MC: Nella baraonda del momento produttivo non riesco a realizzare davvero che cosa mi stia accadendo al punto che, realizzato il cortometraggio, penso di mandarlo al Festival di Venezia: è il 1994. Chiamo e mi dicono che c'è ancora tempo per iscriversi ma la scadenza è imminente. Grazie all'aiuto di professionisti dell'area milanese riesco a produrre una copia del film e spedirlo a Venezia, incrociando le dita. Dopo pochi giorni mi comunicano che il film è stato accettato e che... aprirà il Festival: incredibile la vita, dalla logistica alla regia il passo sembra breve.

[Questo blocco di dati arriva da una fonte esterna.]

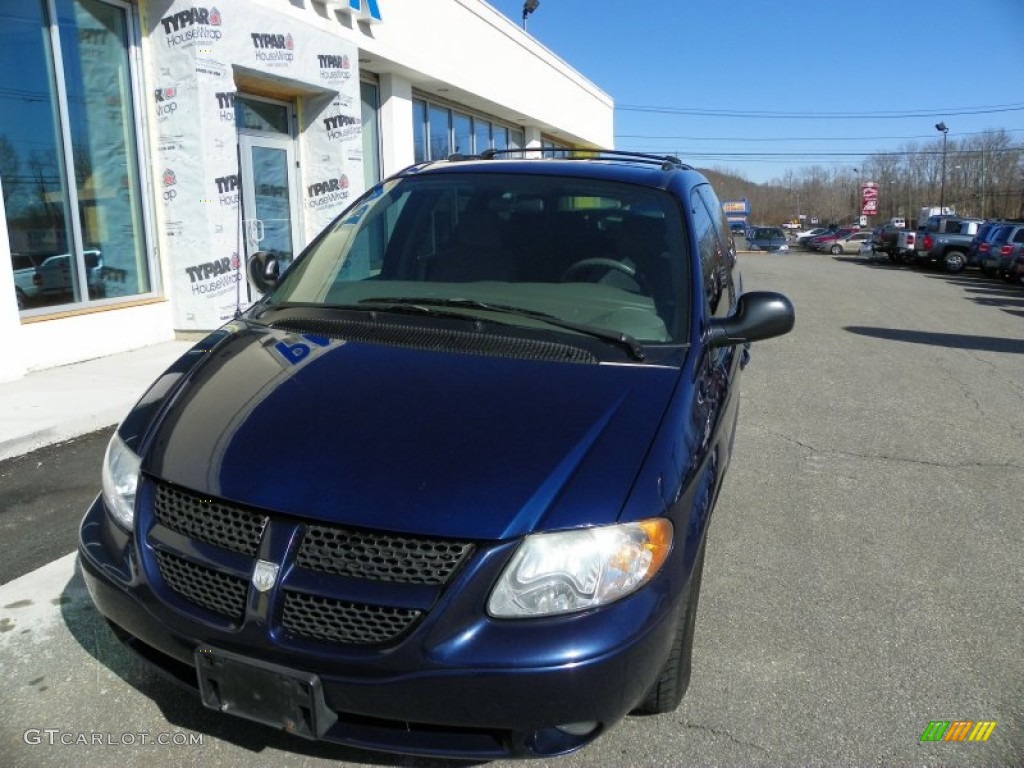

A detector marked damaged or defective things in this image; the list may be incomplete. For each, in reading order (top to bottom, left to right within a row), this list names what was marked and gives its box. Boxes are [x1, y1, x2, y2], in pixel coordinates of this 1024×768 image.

crack in asphalt [761, 430, 1024, 473]
crack in asphalt [679, 720, 770, 757]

Da subito mi sono reso conto che il viaggio verso questa professione non era giunto al termine ma era solo all'inizio. Così, usufruendo di qualche amicizia e di qualche dritta, decisi di trasferirmi a Londra, per la precisione a Watford, per lavorare in uno studio di computer grafica e di post-produzione. Solo che l'incarico sarebbe iniziato solo due mesi dopo il mio arrivo in terra inglese perciò mi diedi subito da fare per trovare qualcosa di temporaneo. Giunto a Soho visitai tutte le società di produzione cinematografica: quello che mi meravigliò, essendo abituato agli standard italiani, fu che tutte mi degnarono di una risposta, anche solo per comunicarmi la non disponibilità, un gesto comunque di grande civiltà e corretezza. Alla Goldcrest, per intenderci la casa di produzione di film come Momenti di Gloria, incontrai Philip Alton che mi fece una proposta interessante, quella di seguirlo nel suo lavoro per imparare tutto sull'audio nei film. Era un'area che non conoscevo molto e, quell'esperienza, ha cambiato il mio approccio alla produzione e il resto della mia carriera professionale.

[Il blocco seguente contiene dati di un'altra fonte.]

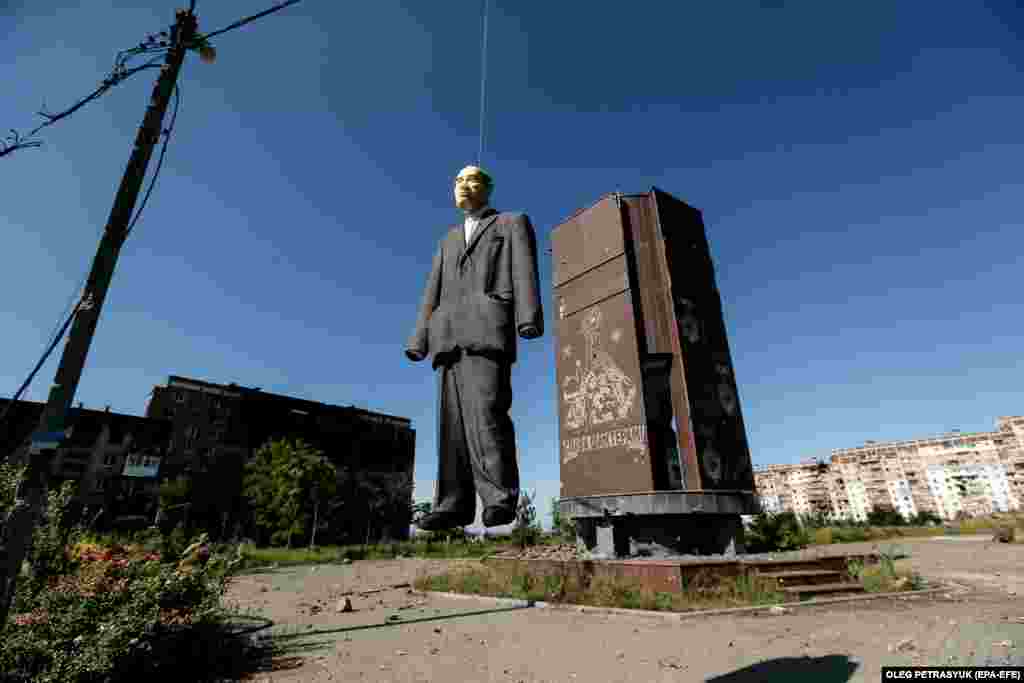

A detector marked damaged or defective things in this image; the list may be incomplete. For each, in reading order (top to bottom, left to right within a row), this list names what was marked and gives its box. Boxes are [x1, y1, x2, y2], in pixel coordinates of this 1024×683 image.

rusty metal monument [552, 187, 761, 557]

Dopo un paio d'anni sentivo il bisogno di tornare a casa e, durante una manifestazione internazionale, ricevetti una proposta da uno studio di post milanese, Clacson, dove rimasi per circa sei anni. Poi c'è stata una pausa forzata e, attualmente, collaboro come Producer in BrainsWork da circa due anni.

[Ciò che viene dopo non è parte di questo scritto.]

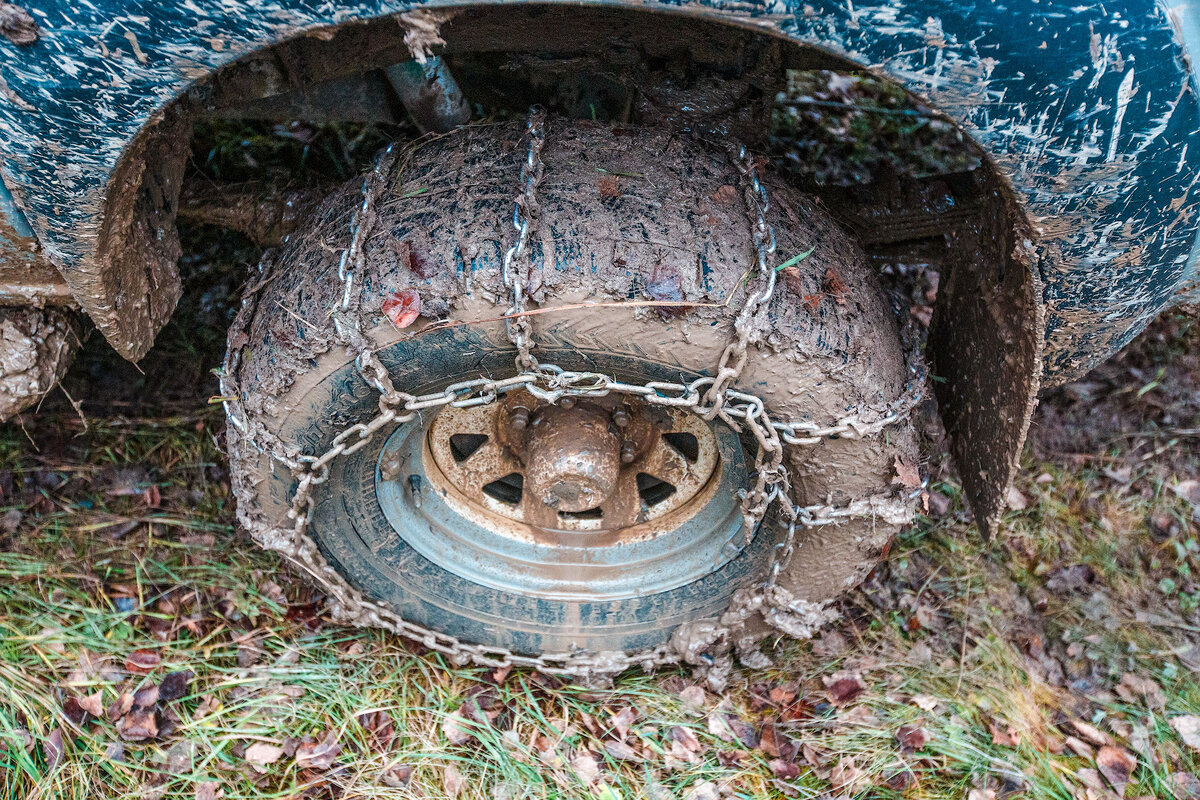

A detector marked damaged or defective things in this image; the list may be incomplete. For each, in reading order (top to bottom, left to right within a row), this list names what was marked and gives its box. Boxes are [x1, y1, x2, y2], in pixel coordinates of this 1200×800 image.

od: Parliamo un po' della tecnologia di cui ti avvali per i tuoi film.

MC: Come ho detto ho iniziato a girare in Video8 per poi passare a sistemi DV che mi garantivano un enorme salto di qualità. Adesso guardo con interesse ai sistemi nuovi di ripresa, come la RED, ma, già oltre un anno fa ero venuto a conoscenza della possibilità, offerta dalla Canon 5D Mark II, di girare video in alta definizione a pieno formato. L'idea di poter utilizzare una fotocamera evoluta con ottiche intercambiabili di grande qualità mi ha subito reso euforico. Sensazione che si è addirittura moltiplicata quando è stata presentata la 7D che, pur non essendo considerata una fotocamera professionale, dal punto di vista video è ancora meglio della sorella maggiore. Sia il sistema di messa a fuoco ma soprattutto la possibilità di riprendere a 60 frame al secondo mi hanno spinto all'acquisto immediato. Quest'ultima funzione, non presente sulla 5D, mi permette di girare garantendomi la possibilità di rallenty. Da allora non ho mai smesso di girare e scattare in ogni occasione. Il primo lavoro l'ho realizzato subito la scorsa estate al festival di Sarzana dove, tra l'altro, ho realizzato tutte le immagini utilizzate sul profilo Facebook del festival stesso. In quell'occasione ho girato anche dei documentari sugli artisti di strada e sulla vita che girava intorno all'evento, tutte riprese che, riviste in montaggio, mi fanno ancora rivivere i momenti originali tanto sono fedeli e con i colori vividi. Quello che mi colpisce sempre delle riprese effettuate con questo tipo di strumenti è la possibilità di gestire la profondità di campo, cosa che spesso è difficile con le videocamere anche tradizionali.

Certo è che dal momento in cui ho cominciato a lavorare con la 7D ho abbandonato definitivamente la telecamera. Di solito utilizzo un paio di ottiche (24-70L e 18-135) che mi garantiscono una copertura ottimale dei soggetti dei miei documentari. L'ultimo di questi è "PiacereDesiderio" che sarà possibile, a breve, vedere sul mio sito internet.